The Western lexicon for Asia is a funny thing, and I have a real estate agent's relationship with it. When a house is advertised as having "charm", it means that its toilet doesn't work. When a country in this region is lauded for its "charm", it usually means that its people have a touch-and-go relationship with indoor plumbing.
"Quaint" means paddy fields where white-collar jobs should be. "Plenty of character" means the roads are not paved and you get diarrhoea from the ice cubes.
If this is what "charm" is, Singapore does not need it. And if it is handwoven baskets and barefoot children you want to see, go to another country that was not farsighted nor fortunate enough to avoid being charming.
For a long time, Singapore has been denied the gloss treatment other cosmopolitan cities get. Fifth Avenue is worshipped as a glamorous shrine to shopping, but Orchard Road is frequently portrayed as soulless. When outsiders report on Singapore, words like "gleaming" and "spotless" are used as though they were epithets.
Once in New York City, thanks to my dithering, my husband took too long to order a sandwich at Katz's Deli and got snapped at by one of the legendarily ornery servers. "This is Noo Yawk," the server said, as if that explained everything, and it did.
Likewise, this is Singapore. Everyone is in a hurry and they will hold pre-briefings for briefings, a post-briefing after and a break for a cost-benefit analysis. This is Singapore, this is what made it great. This is also why I became a citizen of this country - because I got tired of "charm".
Besides, if anyone has the right to complain about Singapore, it is the Singaporeans. This right, they have exercised as though it were the Second Amendment and they were Americans. According to Mr Lee, the Singaporean is a "champion grumbler". He said this in 1977, so citizens have been practising for at least 38 years.
These days, the complaining is the loudest it has ever been, and some of it doesn't even make sense.

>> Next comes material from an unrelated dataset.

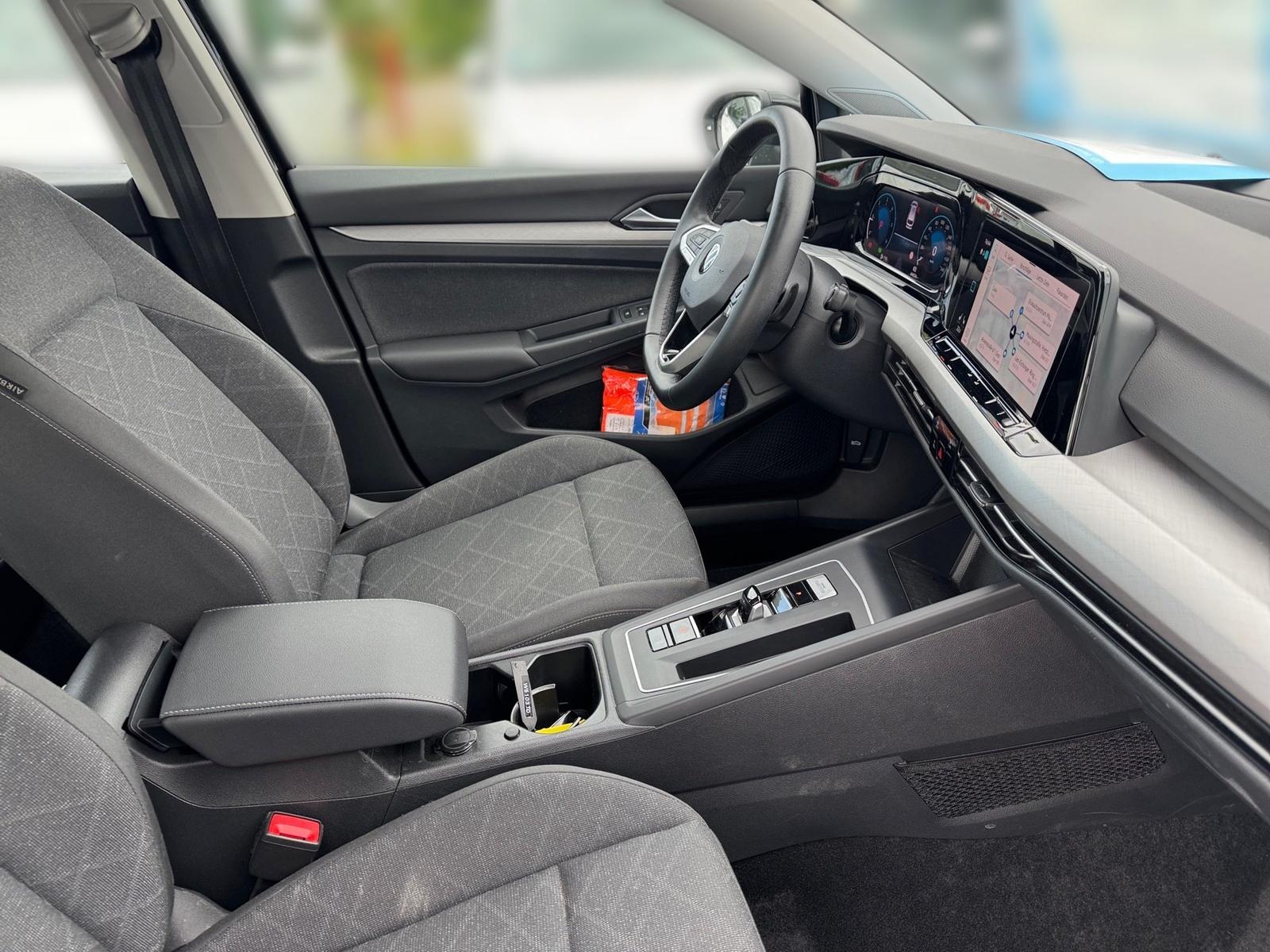 Volkswagen Golf Variant Life *SHZ*NAVI*ACC*LED*PDC*16 LM*, миниатюра 15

Mr Lee's passing has unearthed old chestnuts about the stifling of creativity and freedoms. This grousing was understandable 15 years ago, but who is stopping you from being creative now?
For how long do you intend to blame the spectre of a man before taking responsibility for the limitations of your own mind? What books have you been unable to gain access to, what TV shows have you been unable to BitTorrent and what poorly informed, anonymous comments on the Internet have you been unable to write?

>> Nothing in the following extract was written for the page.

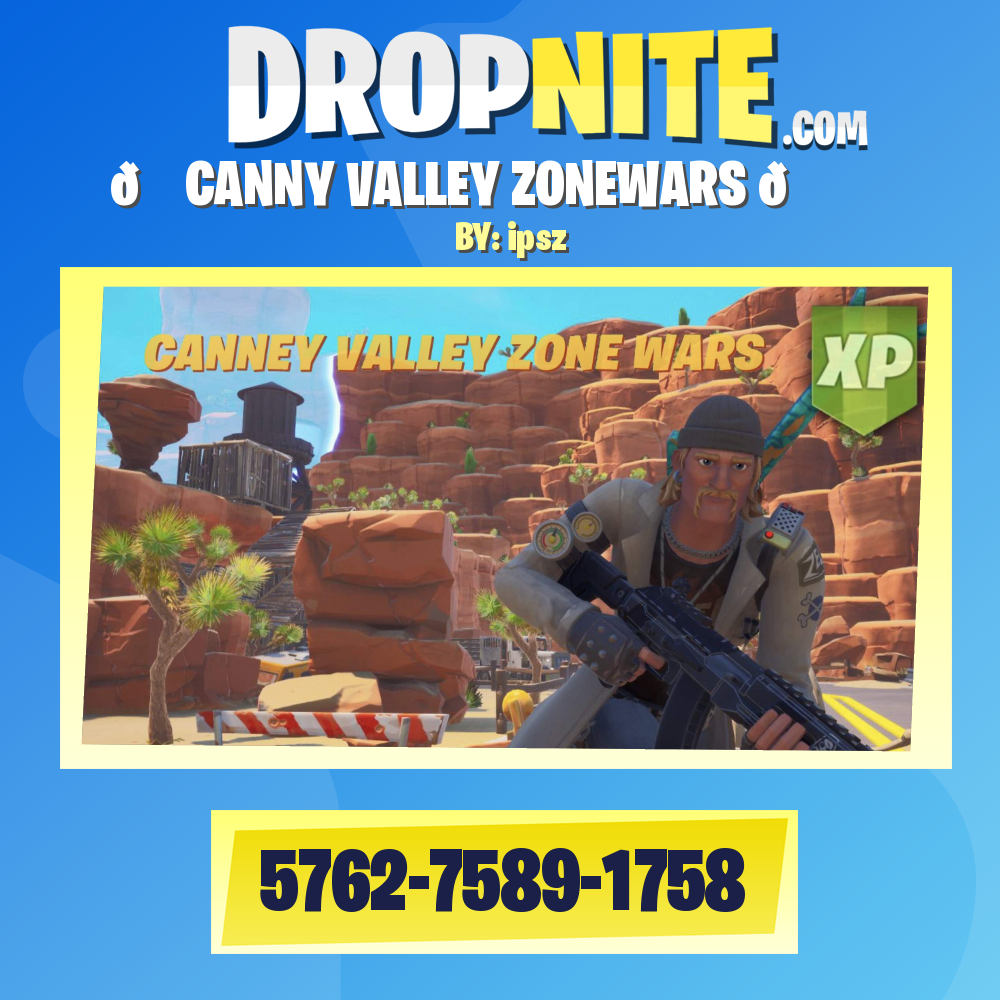 🌵 CANNY VALLEY ZONEWARS 🌵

If any party is censorious and forbidding, it is the society we have allowed ourselves to become, one that drives people into hiding in Perth when they've done something we find unacceptable.
Today, the prevailing attitude is miles away from Mr Lee's hard-driving, survivalist one. Now, people want to trade a few percentage points of GDP growth for the balance of work and life, as though work were not part of life. They want a softer approach to this idea of competition or betterment, a more consensual form of governance.
What the people want, the people will eventually get - that is both the beauty and the horror of democracy.
And such has been the earlier success of Singapore that its people have the middle-class wherewithal to demand change, and the government has the resources to provide it.
Like many other migrants, I came here to escape corruption, injustice and water that came out of taps brown in colour. I came here because I understood this to be a place that rewarded industry and ability while tolerating - if not welcoming - extreme dorkiness.
I've had the luxury of being able to mind my own business, largely because the government had minded everyone's. This is not for everyone, I'm sure, and as Singaporeans clamour for more self-determination, they will get it, if only because tempora mutantur, nos et mutamur in illis.
I have my reservations about what this country will become, but as for how it came to be, my appreciation is unequivocal, without qualification and unreserved. Thank you, Mr Lee, for Singapore. There was nothing more you could have done.